■ **Data for this exercise**

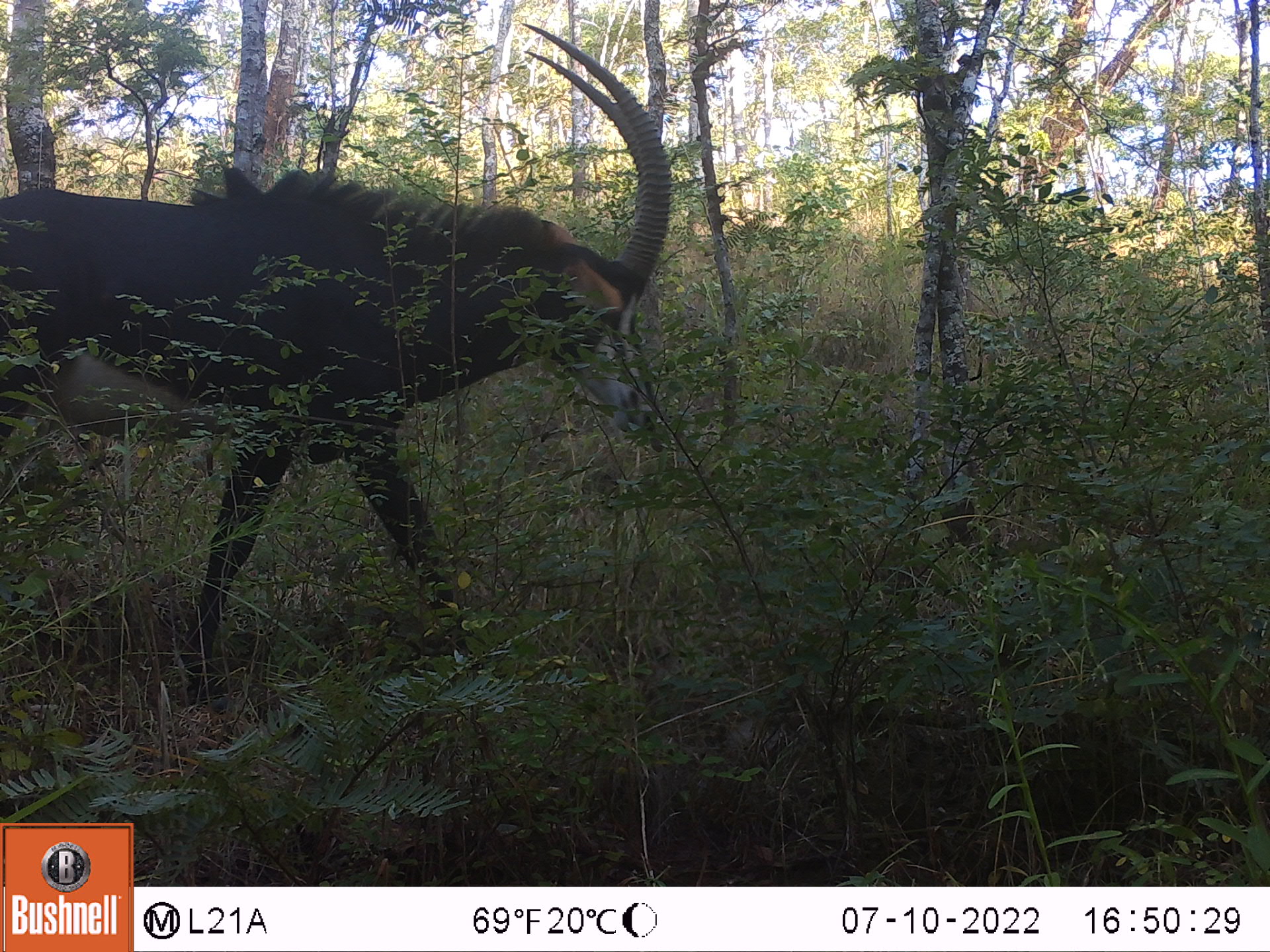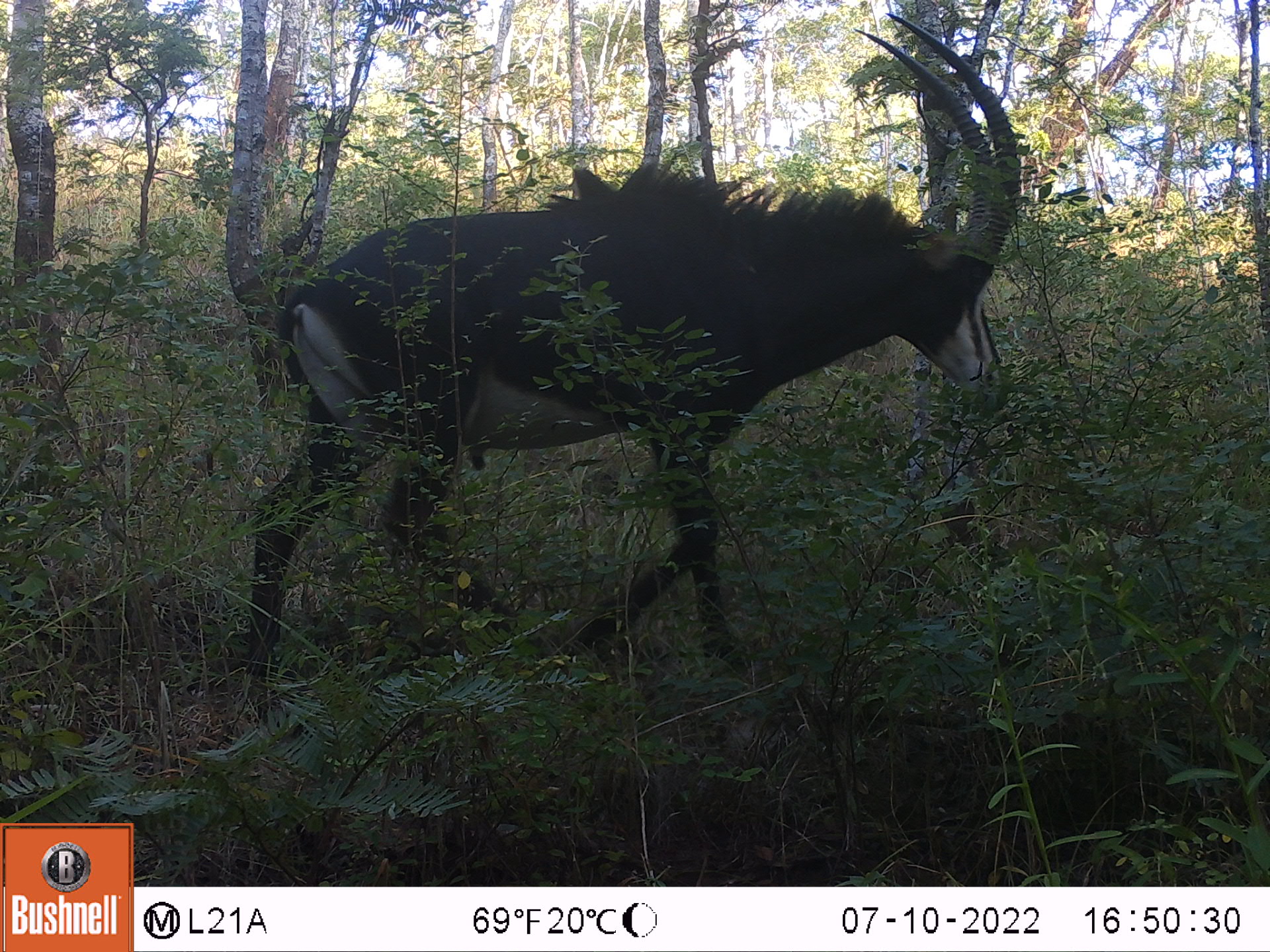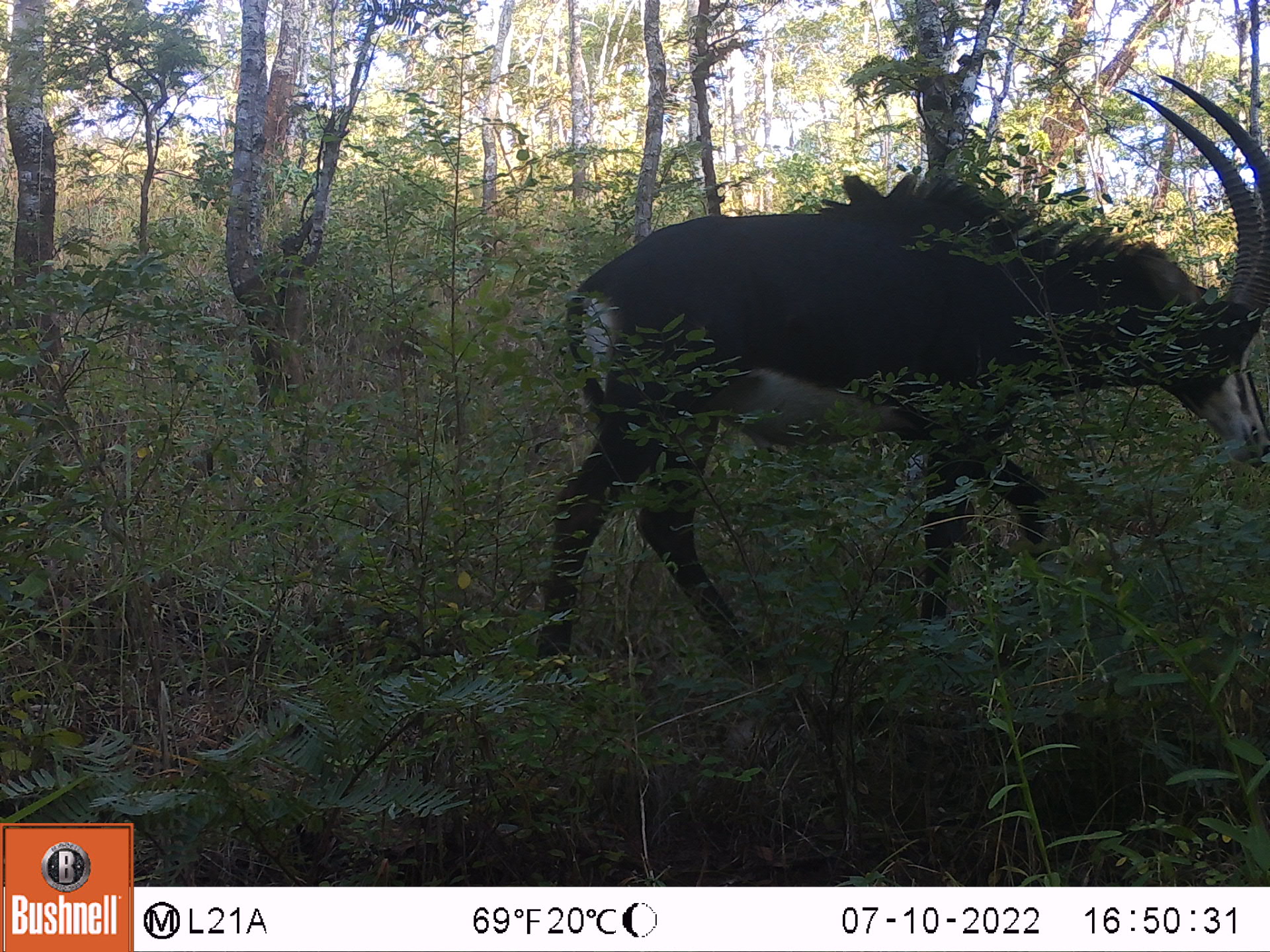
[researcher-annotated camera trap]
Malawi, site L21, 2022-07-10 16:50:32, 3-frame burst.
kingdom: Animalia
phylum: Chordata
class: Mammalia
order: Artiodactyla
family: Bovidae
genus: Hippotragus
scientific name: Hippotragus niger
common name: sable antelope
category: sable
Sable (sable antelope) (Hippotragus niger), count 1.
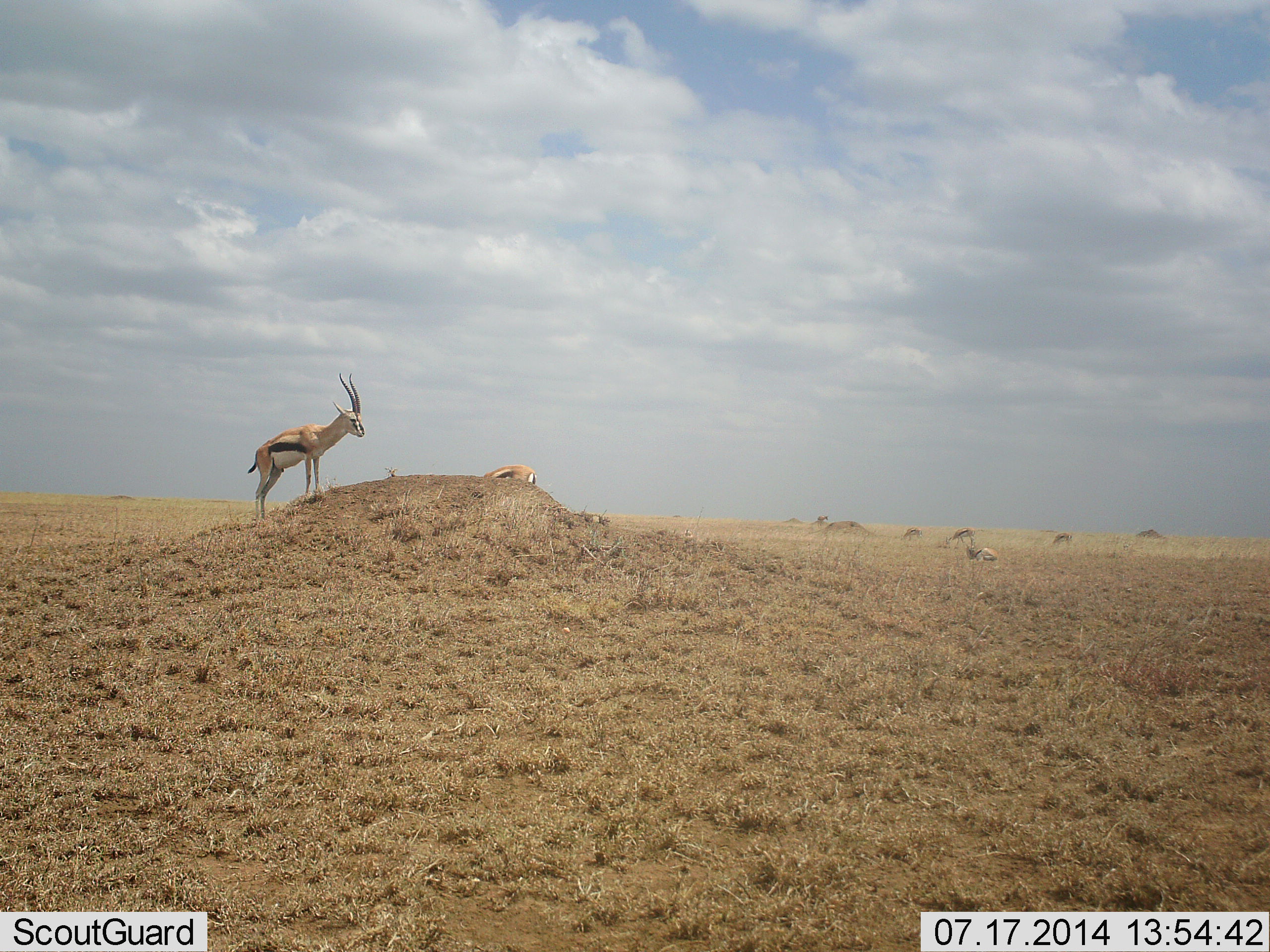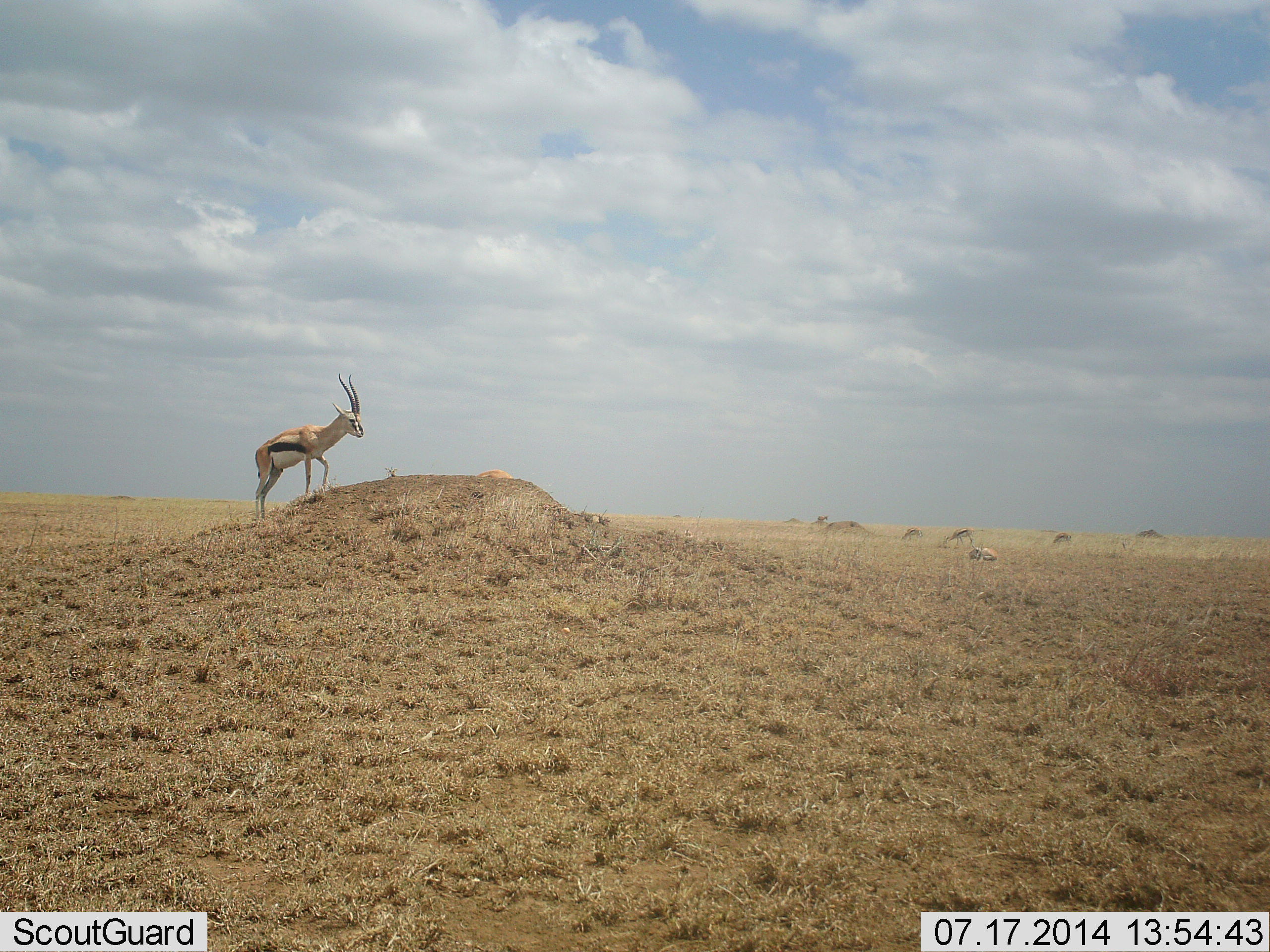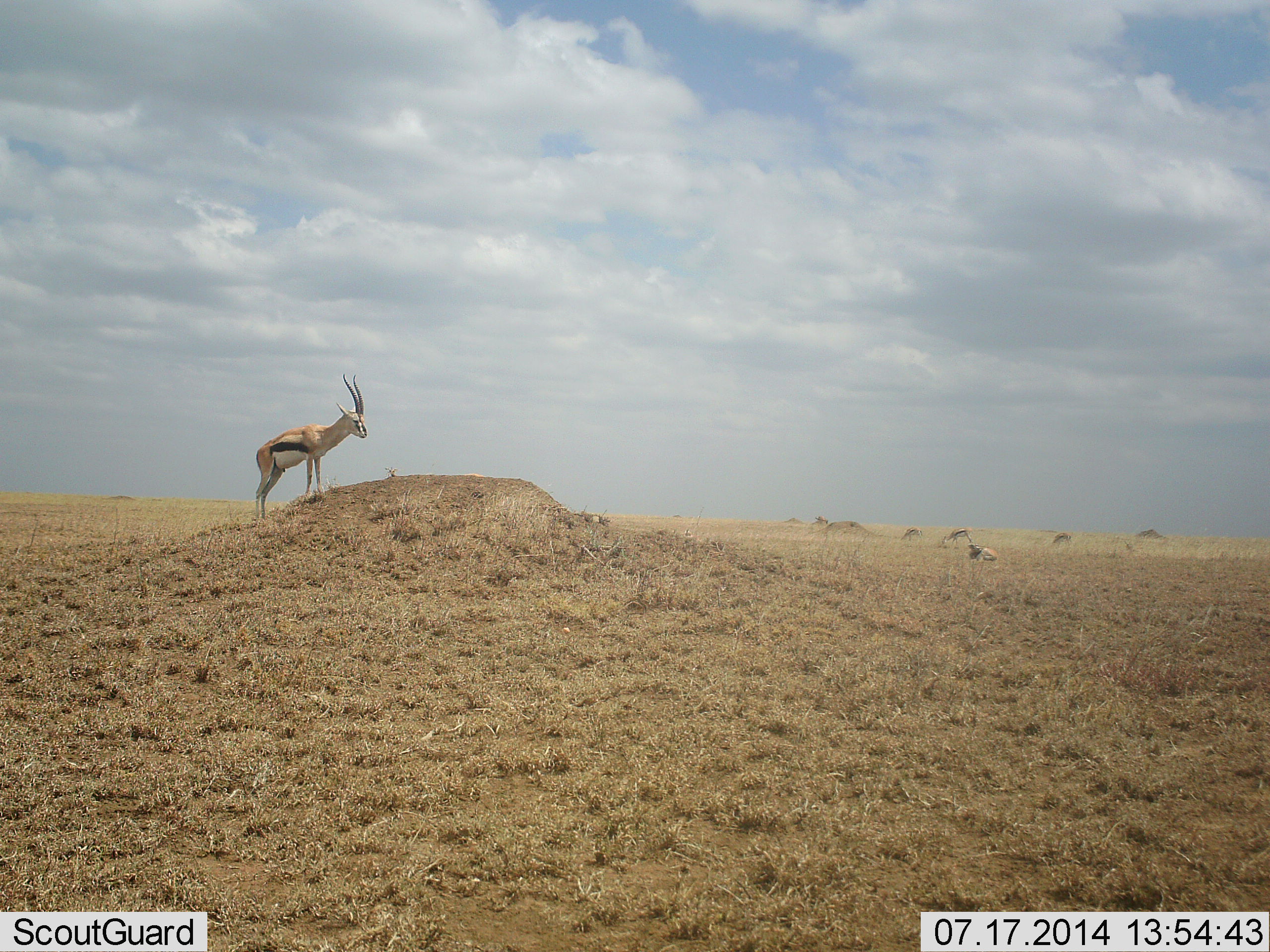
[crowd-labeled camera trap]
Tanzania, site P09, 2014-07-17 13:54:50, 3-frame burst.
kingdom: Animalia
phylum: Chordata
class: Mammalia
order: Artiodactyla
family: Bovidae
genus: Eudorcas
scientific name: Eudorcas thomsonii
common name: thomson's gazelle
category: gazellethomsons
Gazellethomsons (thomson's gazelle) (Eudorcas thomsonii), count 7. Behavior (volunteer vote fractions): standing 80%, resting 30%, moving 30%, interacting 0%. Young present (vote fraction): 0%. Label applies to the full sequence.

■ **Your objective**
What is needed is every record above printed exactly, with no pictures.

■ **Reply to the task**
[researcher-annotated camera trap]
Malawi, site L21, 2022-07-10 16:50:32, 3-frame burst.
kingdom: Animalia
phylum: Chordata
class: Mammalia
order: Artiodactyla
family: Bovidae
genus: Hippotragus
scientific name: Hippotragus niger
common name: sable antelope
category: sable
Sable (sable antelope) (Hippotragus niger), count 1.
[crowd-labeled camera trap]
Tanzania, site P09, 2014-07-17 13:54:50, 3-frame burst.
kingdom: Animalia
phylum: Chordata
class: Mammalia
order: Artiodactyla
family: Bovidae
genus: Eudorcas
scientific name: Eudorcas thomsonii
common name: thomson's gazelle
category: gazellethomsons
Gazellethomsons (thomson's gazelle) (Eudorcas thomsonii), count 7. Behavior (volunteer vote fractions): standing 80%, resting 30%, moving 30%, interacting 0%. Young present (vote fraction): 0%. Label applies to the full sequence.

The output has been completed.